The list of things that could be sent to prison for possession and dissemination is growing!

And then there are the daily conversations and personal rantings of ordinary New Zealand citizens. A good proportion of these are bound to contain all sorts of objectionable ideas and claims. Racism, sexism, classism, homophobia, transphobia and Islamophobia are found everywhere. Misinformation and disinformation are not limited to social media, they are the daily subject of our national discourse. It is still possible to sit on a bus and hear the person sitting in front of you regale their companion with the long discredited myth that the Maori, on arriving in these islands, encountered the culturally less sophisticated Moriori people and the have exterminated.

Objectionable? Of course it is. But what is the best way to finally put an end to this myth of white supremacy? By imprisoning all those who repeat it? – A solution that would require us all to become government spies ready and willing to take care of our neighbors, relations, friends, lovers? Or, for New Zealand society to use its considerable educational and media resources to clearly set out the anthropological and historical evidence revealing what really happened – thus enabling our children to go beyond the myth and embrace the truth ?

Would there still be diehard racists still peddling the Moriori myth? Yes, there would be. The point, however, is that when we heard them shouting their racism, we would be well placed to assess whether we were listening to nothing more alarming than a bore in a bar, or, to an individual “on the road to violence ” .

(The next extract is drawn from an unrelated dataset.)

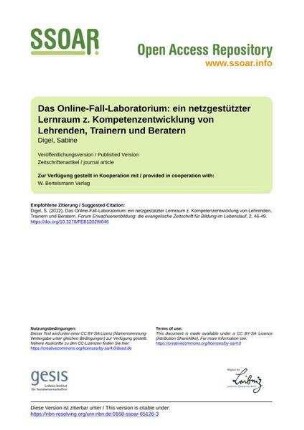 Das Online-Fall-Laboratorium: ein netzgestützter Lernraum z. Kompetenzentwicklung von Lehrenden, Trainern und Beratern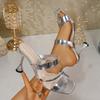 European‑American Spring Fashion Elegant Square‑Toe Stiletto High‑Heel Shoes, Sexy Gold & Red High‑Heel Slide Sandals for Women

Hate speech is shocking, distressing and potentially indicative of murderous intent. After the Christchurch mosque bombings, it was completely understandable that many of us went from the terrible events of March 15, 2019, to the terrible idea that another such event could be prevented by banning expression objectionable ideas – on pain of imprisonment.

But, notwithstanding the actions of the Acting Chief Censor, we cannot incarcerate our path to virtue, we can only arm our fellow citizens with a reasonable depiction of vice. So when they come across him on the street, in the pub, on the bus, or at some dodgy Coastal Otago shooting club, they’ll recognize him and contact the proper authorities – who do something about that.

Like the blood-red stain of the Katipo, mass killer manifestos must be allowed to familiarize us with the offensive smell and bitter taste of ideological poison.